Sometimes online, on a Sunday after I was scheduled to sing and had a wonderful time at church, I will post messages and thank people and gush about the church services that morning or people will write to me and we all have a wonderful time encouraging each other. There is nothing so wrong about this. I DO feel incredibly blessed to serve with such a great group of people. I love to sing and share my gift with God and others. But for every time I write and gush and thank others and say thanks in return, there are a hundred insecurities I've had to fight that day, that morning, that week. I know I'm not a professional, and my voice is not top-notch. It's not about performance but still the fight goes on to quell the voice that says you were too this or not enough that or will never be able to do this or that.
You can't be honest about insecurity, online. You risk sounding like a downer, or that you're fishing for compliments. But sometimes, for others' sake, we NEED to be.
And this picture -- Anna's first day of homeschooling. Doesn't her hair look cool? She is all smiles and I posted about how this was a first day home treat, and it was. It was also a I'm not sure what I'm doing and I don't want my teen to hate me treat. Three weeks in, she likes homeschooling -- kind of. There are things she misses and there are things I don't know how to change or improve for her.

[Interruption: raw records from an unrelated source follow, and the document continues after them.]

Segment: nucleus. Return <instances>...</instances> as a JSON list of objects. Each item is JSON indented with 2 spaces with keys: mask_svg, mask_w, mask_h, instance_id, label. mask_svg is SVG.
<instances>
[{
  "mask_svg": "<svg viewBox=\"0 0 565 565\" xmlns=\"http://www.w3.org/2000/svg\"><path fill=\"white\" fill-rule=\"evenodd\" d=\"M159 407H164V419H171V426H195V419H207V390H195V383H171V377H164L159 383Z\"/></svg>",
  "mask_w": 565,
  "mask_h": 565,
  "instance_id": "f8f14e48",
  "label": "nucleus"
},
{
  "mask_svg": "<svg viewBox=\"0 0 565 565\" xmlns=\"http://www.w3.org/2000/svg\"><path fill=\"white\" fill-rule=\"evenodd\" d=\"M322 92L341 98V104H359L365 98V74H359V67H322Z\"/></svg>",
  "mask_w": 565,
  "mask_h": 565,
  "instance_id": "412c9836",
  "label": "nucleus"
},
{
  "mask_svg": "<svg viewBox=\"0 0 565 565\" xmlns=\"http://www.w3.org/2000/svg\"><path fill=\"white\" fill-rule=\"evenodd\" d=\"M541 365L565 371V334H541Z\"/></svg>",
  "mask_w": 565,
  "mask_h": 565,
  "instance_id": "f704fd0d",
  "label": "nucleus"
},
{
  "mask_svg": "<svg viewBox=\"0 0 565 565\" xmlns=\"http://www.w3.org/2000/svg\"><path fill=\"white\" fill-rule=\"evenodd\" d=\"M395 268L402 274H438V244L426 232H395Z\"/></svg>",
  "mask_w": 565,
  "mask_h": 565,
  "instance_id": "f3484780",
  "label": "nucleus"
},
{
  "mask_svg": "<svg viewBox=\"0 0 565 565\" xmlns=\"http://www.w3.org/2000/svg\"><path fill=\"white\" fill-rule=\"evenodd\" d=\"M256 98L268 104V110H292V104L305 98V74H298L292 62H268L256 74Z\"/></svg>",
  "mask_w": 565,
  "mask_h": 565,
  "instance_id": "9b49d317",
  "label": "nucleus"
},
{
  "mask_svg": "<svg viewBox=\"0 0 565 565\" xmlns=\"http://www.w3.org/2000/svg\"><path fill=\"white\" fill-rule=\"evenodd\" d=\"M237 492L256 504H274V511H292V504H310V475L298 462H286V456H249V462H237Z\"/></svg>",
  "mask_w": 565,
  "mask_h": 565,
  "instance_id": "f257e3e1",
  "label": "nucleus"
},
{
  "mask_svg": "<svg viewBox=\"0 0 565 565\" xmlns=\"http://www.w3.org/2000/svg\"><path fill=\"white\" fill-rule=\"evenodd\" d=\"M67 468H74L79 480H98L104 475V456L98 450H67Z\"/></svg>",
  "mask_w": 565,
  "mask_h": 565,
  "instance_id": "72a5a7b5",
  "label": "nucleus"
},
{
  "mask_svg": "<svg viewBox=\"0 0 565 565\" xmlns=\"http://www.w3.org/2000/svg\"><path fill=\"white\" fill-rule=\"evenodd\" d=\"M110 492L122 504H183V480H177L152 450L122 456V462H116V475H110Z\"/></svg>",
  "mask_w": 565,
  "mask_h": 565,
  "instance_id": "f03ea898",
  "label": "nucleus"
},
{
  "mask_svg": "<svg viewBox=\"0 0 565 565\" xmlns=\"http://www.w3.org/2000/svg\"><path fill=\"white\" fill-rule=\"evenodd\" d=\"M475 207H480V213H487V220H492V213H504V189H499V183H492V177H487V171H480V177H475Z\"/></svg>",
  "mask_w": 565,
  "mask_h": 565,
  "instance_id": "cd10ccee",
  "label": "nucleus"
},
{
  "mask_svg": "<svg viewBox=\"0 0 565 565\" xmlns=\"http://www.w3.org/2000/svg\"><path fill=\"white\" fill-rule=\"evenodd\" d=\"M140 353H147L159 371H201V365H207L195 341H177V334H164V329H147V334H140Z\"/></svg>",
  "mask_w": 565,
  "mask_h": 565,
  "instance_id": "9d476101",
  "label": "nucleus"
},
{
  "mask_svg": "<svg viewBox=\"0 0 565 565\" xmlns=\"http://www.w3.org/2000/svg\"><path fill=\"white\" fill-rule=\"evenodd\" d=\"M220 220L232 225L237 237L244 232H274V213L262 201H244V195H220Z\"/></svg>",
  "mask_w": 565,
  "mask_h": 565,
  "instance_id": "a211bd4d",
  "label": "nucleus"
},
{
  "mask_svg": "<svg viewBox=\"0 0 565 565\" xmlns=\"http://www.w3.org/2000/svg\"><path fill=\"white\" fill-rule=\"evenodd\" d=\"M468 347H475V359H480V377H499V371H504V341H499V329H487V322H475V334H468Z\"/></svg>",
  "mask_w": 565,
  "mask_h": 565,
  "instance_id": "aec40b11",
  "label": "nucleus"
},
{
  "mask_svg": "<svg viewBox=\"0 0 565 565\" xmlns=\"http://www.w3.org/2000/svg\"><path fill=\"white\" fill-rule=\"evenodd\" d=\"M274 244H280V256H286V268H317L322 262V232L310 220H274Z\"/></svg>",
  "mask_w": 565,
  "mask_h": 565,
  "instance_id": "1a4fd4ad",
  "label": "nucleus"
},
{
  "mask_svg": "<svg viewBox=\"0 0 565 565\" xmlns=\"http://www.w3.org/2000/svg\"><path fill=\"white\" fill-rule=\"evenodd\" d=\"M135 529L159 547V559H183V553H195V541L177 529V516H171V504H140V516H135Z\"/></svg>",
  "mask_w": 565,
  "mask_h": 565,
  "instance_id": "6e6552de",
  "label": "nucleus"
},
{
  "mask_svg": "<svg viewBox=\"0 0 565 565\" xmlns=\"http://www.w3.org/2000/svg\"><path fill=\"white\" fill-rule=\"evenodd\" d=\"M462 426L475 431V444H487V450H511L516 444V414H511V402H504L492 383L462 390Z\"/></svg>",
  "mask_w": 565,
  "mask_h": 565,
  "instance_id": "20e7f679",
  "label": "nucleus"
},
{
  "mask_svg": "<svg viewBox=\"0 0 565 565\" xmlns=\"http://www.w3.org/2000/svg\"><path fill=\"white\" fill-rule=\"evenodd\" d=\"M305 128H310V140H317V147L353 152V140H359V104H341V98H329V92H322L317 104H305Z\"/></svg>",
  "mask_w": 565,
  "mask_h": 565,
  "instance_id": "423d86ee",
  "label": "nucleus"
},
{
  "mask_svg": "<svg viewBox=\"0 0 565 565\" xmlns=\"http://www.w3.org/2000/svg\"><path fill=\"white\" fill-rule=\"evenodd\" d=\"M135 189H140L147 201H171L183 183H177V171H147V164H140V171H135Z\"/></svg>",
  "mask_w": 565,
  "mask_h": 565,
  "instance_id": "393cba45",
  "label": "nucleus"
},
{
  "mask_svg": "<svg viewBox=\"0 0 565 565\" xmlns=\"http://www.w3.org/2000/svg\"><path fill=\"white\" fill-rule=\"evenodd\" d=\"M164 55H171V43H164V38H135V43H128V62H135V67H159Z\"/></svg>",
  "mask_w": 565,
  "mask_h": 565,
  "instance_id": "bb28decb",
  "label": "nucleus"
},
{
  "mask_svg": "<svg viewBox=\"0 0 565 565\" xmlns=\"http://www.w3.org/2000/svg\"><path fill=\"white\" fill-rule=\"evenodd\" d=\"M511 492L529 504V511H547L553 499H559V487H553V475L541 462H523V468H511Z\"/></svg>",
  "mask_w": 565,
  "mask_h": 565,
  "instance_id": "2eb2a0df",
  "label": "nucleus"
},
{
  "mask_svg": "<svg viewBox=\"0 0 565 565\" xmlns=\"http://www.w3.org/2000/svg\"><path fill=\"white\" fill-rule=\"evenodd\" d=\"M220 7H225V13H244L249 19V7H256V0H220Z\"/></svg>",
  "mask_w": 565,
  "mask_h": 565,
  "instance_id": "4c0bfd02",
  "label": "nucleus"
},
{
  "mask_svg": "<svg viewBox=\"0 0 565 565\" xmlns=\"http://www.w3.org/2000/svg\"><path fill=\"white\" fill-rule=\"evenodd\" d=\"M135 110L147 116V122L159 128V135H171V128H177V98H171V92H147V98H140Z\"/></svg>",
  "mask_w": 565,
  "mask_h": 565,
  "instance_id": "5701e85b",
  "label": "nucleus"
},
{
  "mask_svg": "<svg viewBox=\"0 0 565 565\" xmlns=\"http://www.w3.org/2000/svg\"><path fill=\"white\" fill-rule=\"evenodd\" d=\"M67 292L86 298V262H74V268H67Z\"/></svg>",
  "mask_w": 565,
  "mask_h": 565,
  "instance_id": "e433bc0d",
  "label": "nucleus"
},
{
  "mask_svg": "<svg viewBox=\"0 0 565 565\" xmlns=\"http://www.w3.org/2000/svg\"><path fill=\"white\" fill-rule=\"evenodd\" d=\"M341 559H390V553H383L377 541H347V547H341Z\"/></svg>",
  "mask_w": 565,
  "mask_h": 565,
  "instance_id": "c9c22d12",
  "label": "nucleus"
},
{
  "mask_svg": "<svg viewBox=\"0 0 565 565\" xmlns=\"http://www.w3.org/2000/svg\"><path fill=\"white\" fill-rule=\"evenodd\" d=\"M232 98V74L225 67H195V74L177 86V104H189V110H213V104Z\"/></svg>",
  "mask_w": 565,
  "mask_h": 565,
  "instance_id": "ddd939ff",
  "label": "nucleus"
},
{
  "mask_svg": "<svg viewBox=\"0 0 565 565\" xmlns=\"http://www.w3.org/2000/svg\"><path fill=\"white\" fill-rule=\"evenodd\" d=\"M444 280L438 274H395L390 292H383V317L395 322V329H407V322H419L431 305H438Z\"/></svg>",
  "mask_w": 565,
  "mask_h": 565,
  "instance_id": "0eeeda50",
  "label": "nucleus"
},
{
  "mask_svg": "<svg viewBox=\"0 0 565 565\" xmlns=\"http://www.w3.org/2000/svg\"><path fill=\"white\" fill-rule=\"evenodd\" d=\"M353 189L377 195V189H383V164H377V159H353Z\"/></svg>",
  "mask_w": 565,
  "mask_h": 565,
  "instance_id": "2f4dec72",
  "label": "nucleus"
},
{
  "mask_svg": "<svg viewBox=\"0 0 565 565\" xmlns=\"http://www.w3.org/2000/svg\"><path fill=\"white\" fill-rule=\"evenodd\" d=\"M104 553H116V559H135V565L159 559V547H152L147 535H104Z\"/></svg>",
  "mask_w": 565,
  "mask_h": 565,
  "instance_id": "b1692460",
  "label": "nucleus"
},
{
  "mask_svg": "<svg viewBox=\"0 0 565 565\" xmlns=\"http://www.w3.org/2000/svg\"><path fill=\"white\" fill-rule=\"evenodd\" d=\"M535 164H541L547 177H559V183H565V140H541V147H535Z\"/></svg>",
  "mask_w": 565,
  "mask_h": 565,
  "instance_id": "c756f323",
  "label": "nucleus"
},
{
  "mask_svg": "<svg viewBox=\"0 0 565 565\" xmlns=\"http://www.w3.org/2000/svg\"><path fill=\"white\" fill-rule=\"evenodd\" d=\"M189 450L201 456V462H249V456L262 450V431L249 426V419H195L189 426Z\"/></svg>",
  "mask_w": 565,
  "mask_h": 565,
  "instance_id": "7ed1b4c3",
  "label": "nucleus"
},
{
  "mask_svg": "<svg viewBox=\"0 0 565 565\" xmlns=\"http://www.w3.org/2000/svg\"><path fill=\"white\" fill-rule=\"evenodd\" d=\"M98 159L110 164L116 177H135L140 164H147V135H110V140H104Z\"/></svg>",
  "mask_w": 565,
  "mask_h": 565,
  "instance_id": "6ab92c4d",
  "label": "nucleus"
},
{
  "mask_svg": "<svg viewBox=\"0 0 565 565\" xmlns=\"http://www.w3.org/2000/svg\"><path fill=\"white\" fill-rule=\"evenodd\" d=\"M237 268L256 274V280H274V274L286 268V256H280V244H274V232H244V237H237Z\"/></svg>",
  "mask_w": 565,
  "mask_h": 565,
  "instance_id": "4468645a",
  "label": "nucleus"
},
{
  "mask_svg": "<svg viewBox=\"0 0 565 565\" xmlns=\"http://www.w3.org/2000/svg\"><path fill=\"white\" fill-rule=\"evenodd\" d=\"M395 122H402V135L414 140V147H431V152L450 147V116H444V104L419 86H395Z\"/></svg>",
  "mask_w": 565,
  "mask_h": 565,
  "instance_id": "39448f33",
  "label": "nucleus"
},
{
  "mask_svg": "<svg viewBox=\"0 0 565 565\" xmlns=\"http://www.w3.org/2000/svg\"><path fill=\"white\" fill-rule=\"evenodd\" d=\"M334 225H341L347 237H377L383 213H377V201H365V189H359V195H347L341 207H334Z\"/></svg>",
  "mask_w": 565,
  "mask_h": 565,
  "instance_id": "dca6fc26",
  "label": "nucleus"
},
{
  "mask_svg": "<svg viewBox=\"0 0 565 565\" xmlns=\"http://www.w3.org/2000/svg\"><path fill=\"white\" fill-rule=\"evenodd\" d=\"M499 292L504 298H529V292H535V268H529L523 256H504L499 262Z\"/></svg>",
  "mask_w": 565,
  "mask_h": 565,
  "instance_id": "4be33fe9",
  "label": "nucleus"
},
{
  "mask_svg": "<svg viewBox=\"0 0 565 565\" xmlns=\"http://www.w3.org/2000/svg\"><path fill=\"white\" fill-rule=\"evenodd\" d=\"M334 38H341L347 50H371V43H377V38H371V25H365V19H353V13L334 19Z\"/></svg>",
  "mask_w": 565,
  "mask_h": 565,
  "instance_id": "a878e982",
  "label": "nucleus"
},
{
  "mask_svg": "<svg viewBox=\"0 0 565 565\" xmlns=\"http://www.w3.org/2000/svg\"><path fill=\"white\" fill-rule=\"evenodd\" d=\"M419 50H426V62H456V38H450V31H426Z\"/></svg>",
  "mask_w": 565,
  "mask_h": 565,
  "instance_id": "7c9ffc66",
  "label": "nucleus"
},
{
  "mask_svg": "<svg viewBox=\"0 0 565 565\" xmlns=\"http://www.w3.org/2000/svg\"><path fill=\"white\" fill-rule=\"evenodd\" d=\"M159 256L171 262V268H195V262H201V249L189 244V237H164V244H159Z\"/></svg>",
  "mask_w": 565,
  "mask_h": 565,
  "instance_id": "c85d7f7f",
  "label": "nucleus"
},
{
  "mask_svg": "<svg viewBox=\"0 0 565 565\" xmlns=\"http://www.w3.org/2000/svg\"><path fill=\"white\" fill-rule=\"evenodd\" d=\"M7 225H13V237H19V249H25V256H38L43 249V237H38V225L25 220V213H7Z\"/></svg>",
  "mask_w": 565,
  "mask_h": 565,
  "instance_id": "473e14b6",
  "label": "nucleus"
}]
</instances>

There are friends out there she hasn't found yet and I just keep praying they're found. In the picture, she is smiling, and in my posts, I am speaking of the bright side...but this was a hard, hard summer full of many tears. This has been a time of fighting regrets, praying for wisdom, choosing faith versus fear, and letting go of control.
I know this is how it is for everyone. There is the post; the tweet. There is the story that can't be summed up in a paragraph or captured by a picture. There is the hurt you share with those you love in real life, carefully concealed from this virtual world not unlike a magazine where everything is glossier and shinier and summed up succinctly.
Our lives are messy, and I'm not saying anything we don't already know. But sometimes, that's the side we need to show.